[Registros de preguntas sobre escenas]
━━━

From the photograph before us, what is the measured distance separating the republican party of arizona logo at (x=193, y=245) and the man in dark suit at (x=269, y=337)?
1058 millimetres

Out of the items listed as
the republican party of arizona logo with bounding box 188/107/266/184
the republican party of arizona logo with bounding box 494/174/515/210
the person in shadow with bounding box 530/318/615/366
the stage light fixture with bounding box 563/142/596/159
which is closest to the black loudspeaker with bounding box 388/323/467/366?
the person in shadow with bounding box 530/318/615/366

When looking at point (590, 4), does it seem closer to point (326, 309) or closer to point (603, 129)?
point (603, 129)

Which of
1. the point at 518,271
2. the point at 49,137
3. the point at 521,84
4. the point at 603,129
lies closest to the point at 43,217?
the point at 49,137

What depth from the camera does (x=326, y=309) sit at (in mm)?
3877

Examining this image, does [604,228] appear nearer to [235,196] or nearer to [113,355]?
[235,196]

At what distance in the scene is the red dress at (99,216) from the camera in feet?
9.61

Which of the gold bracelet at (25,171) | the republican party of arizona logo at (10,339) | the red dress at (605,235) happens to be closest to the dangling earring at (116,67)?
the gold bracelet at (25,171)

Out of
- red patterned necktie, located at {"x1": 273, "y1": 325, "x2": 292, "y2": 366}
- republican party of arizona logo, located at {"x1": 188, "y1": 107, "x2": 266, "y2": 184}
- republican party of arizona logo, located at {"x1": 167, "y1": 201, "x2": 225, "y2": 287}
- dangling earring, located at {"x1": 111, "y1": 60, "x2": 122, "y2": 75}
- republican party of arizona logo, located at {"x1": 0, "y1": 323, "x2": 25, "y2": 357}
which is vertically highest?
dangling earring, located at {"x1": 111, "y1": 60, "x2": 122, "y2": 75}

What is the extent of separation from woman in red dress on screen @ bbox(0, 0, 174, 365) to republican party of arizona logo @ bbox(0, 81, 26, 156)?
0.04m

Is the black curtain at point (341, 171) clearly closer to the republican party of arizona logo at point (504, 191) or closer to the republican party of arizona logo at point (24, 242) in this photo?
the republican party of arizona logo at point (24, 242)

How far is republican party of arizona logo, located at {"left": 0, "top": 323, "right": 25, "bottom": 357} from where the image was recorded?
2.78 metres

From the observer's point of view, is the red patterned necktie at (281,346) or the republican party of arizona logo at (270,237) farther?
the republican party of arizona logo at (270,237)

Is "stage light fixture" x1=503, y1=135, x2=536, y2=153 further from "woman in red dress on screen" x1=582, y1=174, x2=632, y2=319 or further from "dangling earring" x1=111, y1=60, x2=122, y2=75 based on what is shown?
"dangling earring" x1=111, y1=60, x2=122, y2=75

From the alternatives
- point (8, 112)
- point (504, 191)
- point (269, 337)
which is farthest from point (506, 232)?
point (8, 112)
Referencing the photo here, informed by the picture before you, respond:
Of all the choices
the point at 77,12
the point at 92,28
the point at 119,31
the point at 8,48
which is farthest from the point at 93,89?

━━━

Consigna: ¿Puedes actualizar todo el material de arriba, cambiando "stage light fixture" por "stage lamp" en cada aparición y sin tocar nada más?

Respuesta a consigna:
From the photograph before us, what is the measured distance separating the republican party of arizona logo at (x=193, y=245) and the man in dark suit at (x=269, y=337)?
1058 millimetres

Out of the items listed as
the republican party of arizona logo with bounding box 188/107/266/184
the republican party of arizona logo with bounding box 494/174/515/210
the person in shadow with bounding box 530/318/615/366
the stage lamp with bounding box 563/142/596/159
which is closest to the black loudspeaker with bounding box 388/323/467/366?
the person in shadow with bounding box 530/318/615/366

When looking at point (590, 4), does it seem closer to point (326, 309) or closer to point (603, 129)?
point (603, 129)

Which of
1. the point at 518,271
2. the point at 49,137
3. the point at 521,84
4. the point at 603,129
lies closest to the point at 43,217?
the point at 49,137

What depth from the camera does (x=326, y=309) sit at (in mm)?
3877

Examining this image, does [604,228] appear nearer to [235,196] or nearer to [113,355]?
[235,196]

At what distance in the scene is the red dress at (99,216) from the camera in feet?
9.61

Which of the gold bracelet at (25,171) | the republican party of arizona logo at (10,339) | the red dress at (605,235) happens to be closest to the dangling earring at (116,67)?
the gold bracelet at (25,171)

Out of
- red patterned necktie, located at {"x1": 273, "y1": 325, "x2": 292, "y2": 366}
- republican party of arizona logo, located at {"x1": 188, "y1": 107, "x2": 266, "y2": 184}
- republican party of arizona logo, located at {"x1": 167, "y1": 201, "x2": 225, "y2": 287}
- dangling earring, located at {"x1": 111, "y1": 60, "x2": 122, "y2": 75}
- republican party of arizona logo, located at {"x1": 0, "y1": 323, "x2": 25, "y2": 357}
which is vertically highest?
dangling earring, located at {"x1": 111, "y1": 60, "x2": 122, "y2": 75}

What is the extent of separation from woman in red dress on screen @ bbox(0, 0, 174, 365) to republican party of arizona logo @ bbox(0, 81, 26, 156)?
0.04m

Is the black curtain at point (341, 171) clearly closer to the republican party of arizona logo at point (504, 191) or closer to the republican party of arizona logo at point (24, 242) in this photo?
the republican party of arizona logo at point (24, 242)

How far is republican party of arizona logo, located at {"left": 0, "top": 323, "right": 25, "bottom": 357} from where the image was recorded?
2.78 metres

From the observer's point of view, is the red patterned necktie at (281,346) or the republican party of arizona logo at (270,237) farther?
the republican party of arizona logo at (270,237)

Is "stage lamp" x1=503, y1=135, x2=536, y2=153 further from "woman in red dress on screen" x1=582, y1=174, x2=632, y2=319 or further from "dangling earring" x1=111, y1=60, x2=122, y2=75 based on what is shown?
"dangling earring" x1=111, y1=60, x2=122, y2=75

From the alternatives
- point (8, 112)
- point (504, 191)
- point (269, 337)
which is farthest from point (506, 232)?
point (8, 112)
Referencing the photo here, informed by the picture before you, respond:
Of all the choices
the point at 77,12
the point at 92,28
the point at 119,31
the point at 8,48
which is farthest from the point at 93,89?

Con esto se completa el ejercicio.